**PROVIDED PASSAGE:**
◆ ◆ ◆ ◆ ◆ ◆ ◆

For connections, wire nuts are not meant for moist environments and would be messy. What I really need is some good weather-tight connectors like you’d find under the hood or chassis of a vehicle. You can buy the GM style but there’s a gazillion types and trying to find matches for male/female plus all the bits that make up a single connection is difficult. While searching, I ran across Deutch brand that makes connectors for aftermarket commercial truck applications. All those big trucks that come as a cab and chassis and then various companies build the bed. Fire trucks and ambulances start out as a cab and chassis as do all kinds of service trucks.
Naturally, there are Deutch knock-offs but I’ll be going with the genuine article. Here’s the two conductor version that costs $7.30 each. Yeah, twice the price of a relay. Seller give 15% discount when buying more than 4 so there is that.
They also make 3 and 6 conductor versions for $8.25 and $11.29 respectively. Another seller based in CA has the 6 conductor at 10 for $24.95 which tells me they’re china knock offs.

◆ ◆ ◆ ◆ ◆ ◆ ◆

**Stored data entries:**
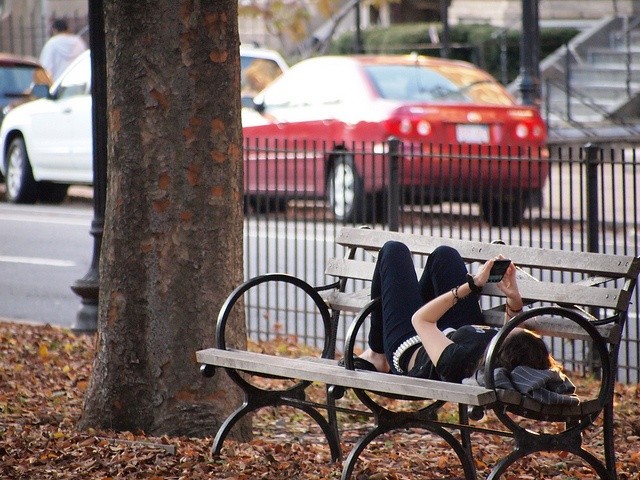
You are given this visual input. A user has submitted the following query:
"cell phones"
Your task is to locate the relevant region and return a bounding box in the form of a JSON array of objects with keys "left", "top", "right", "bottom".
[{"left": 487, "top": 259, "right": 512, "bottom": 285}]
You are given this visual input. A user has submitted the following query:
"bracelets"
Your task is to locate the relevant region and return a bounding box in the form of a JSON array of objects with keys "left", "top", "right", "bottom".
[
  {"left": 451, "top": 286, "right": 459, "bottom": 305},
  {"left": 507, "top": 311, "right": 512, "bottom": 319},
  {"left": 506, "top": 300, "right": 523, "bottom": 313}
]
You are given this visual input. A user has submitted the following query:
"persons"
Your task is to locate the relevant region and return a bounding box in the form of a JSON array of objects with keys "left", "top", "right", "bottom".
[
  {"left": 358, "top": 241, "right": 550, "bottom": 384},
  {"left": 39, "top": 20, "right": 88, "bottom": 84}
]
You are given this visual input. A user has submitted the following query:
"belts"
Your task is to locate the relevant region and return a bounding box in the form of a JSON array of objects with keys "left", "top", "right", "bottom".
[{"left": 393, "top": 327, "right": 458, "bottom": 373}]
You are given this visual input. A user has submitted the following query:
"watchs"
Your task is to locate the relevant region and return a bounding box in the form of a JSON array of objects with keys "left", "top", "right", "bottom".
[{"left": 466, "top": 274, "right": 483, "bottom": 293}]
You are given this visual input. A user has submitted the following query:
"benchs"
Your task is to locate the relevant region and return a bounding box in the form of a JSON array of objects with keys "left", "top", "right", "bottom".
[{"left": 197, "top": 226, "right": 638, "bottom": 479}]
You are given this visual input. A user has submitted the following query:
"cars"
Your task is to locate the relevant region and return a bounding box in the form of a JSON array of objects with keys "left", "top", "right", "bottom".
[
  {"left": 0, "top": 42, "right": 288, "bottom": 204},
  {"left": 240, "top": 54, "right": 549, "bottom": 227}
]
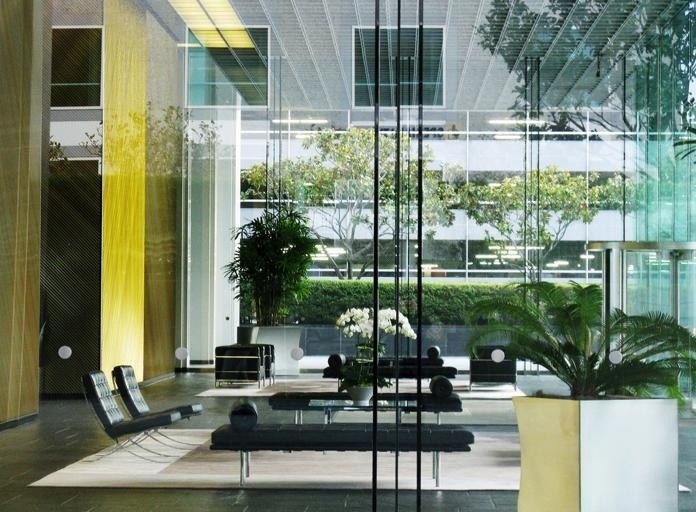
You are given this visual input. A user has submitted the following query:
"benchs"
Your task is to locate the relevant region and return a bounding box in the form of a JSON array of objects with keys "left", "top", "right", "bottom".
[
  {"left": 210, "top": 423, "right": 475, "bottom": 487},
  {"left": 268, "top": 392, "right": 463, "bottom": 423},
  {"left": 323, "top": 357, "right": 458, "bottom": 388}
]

◆ ◆ ◆ ◆ ◆ ◆ ◆

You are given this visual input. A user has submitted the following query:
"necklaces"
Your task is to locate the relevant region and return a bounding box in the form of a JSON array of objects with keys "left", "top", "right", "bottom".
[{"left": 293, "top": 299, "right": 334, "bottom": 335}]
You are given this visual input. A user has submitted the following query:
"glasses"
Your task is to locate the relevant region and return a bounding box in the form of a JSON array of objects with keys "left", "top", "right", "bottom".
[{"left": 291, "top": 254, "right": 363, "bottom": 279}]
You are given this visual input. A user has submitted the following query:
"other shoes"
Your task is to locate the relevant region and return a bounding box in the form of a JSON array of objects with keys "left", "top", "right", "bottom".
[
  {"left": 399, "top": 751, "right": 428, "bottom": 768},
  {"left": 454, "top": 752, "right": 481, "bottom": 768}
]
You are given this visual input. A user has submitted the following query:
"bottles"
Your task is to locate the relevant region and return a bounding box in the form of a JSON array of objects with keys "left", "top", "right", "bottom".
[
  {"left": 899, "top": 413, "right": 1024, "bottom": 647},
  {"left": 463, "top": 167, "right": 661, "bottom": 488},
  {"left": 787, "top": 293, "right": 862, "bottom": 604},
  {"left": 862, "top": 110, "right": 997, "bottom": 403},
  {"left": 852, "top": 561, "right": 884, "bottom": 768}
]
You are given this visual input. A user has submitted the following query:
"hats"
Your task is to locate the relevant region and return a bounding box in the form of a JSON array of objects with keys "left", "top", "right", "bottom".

◆ ◆ ◆ ◆ ◆ ◆ ◆

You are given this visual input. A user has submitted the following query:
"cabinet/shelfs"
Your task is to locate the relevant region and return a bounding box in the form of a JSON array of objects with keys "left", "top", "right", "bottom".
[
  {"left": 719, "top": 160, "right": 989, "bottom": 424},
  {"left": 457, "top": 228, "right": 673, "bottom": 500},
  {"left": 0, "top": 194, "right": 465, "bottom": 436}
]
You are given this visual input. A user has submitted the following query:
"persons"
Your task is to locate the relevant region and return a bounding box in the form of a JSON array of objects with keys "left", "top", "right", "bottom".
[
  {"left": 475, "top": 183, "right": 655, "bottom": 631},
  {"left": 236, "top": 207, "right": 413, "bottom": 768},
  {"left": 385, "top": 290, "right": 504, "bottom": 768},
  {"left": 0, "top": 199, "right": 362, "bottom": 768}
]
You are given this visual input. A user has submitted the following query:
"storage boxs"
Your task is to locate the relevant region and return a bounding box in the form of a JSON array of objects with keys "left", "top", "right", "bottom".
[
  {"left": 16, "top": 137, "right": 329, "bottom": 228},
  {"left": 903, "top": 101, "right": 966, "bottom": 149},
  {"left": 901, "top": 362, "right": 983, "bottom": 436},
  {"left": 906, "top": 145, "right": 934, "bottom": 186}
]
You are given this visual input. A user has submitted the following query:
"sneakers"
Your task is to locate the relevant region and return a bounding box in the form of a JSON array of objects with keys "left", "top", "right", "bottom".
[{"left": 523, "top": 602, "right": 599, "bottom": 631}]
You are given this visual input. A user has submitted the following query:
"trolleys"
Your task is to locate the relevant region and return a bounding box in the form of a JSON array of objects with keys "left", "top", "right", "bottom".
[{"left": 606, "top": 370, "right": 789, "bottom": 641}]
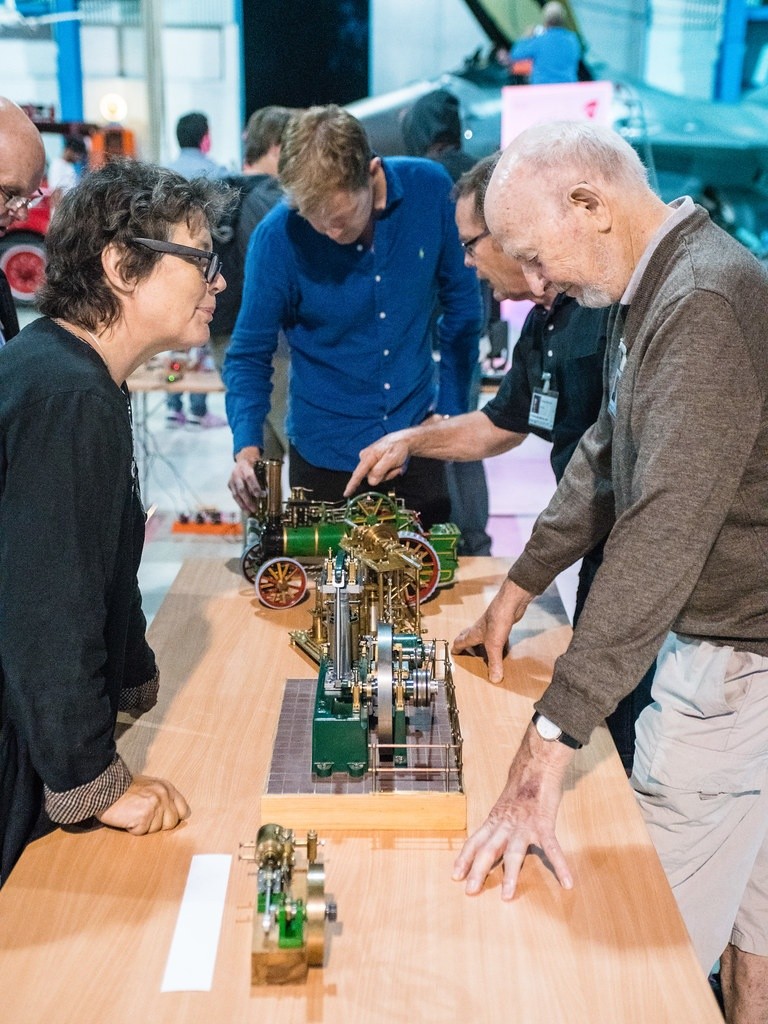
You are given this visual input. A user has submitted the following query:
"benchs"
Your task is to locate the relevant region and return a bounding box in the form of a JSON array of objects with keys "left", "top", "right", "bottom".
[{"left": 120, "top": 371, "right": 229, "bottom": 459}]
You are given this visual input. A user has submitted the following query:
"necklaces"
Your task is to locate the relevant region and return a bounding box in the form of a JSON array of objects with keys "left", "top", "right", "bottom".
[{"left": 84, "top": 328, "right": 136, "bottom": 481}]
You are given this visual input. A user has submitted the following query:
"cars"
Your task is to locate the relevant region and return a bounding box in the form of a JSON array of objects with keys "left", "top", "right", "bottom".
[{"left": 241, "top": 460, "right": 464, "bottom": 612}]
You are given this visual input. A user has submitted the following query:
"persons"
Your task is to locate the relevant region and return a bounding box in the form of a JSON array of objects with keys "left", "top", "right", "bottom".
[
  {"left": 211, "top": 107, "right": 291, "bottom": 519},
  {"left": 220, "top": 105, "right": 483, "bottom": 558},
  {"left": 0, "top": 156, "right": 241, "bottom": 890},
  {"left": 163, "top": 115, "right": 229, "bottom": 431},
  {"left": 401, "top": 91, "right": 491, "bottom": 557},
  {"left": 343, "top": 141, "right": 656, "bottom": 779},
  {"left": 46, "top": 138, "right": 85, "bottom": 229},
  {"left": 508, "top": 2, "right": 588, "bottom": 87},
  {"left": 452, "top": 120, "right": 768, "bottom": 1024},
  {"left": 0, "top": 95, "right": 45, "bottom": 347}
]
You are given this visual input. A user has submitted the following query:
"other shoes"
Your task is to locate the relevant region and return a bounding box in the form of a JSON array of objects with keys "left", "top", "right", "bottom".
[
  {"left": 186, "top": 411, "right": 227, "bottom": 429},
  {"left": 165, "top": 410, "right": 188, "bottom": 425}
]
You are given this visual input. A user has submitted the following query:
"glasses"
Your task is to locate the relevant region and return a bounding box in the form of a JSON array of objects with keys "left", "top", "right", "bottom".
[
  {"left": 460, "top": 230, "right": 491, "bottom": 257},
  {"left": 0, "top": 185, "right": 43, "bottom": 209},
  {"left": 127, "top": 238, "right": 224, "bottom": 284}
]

◆ ◆ ◆ ◆ ◆ ◆ ◆

**YOUR TASKS:**
**1)** Translate this sentence from the connector passage into Spanish: "They also make 3 and 6 conductor versions for $8.25 and $11.29 respectively."
**2)** Write the next paragraph of the connector passage, picking up after its final sentence and keeping the same first-person voice.

**RESULTS BY TASK:**
**1)** También fabrican versiones de 3 y 6 conductores por $8.25 y $11.29, respectivamente.

**2)**
They do make plugs to seal up an unused hole in the connector so I could use a 6 way for my five wire actuators. It’s tempting to use a 2 way for the motor with 14 ga wire and a 3 way for the POT with 18 ga wires but all of the connectors will take 14, 16 or 18 ga wire so one 6 way connector per actuator would probably be the way to go. The Deutch connectors are rated for 13 amps per pin which is way more than anything in the tunnel and they’re IP67 rated (IP = Ingress Protection irrc)
I don’t live in a valley so if my tunnel is under 3 foot of water, I need to find an Ark.
Well shit, it’s almost 9am and 73 degrees, imagine that, so I better get outside and do some things before it gets hot. Some day I’ll be able to step outside about now and watch the tunnel open itself up for the day. (IF the wind isn’t 45 mph)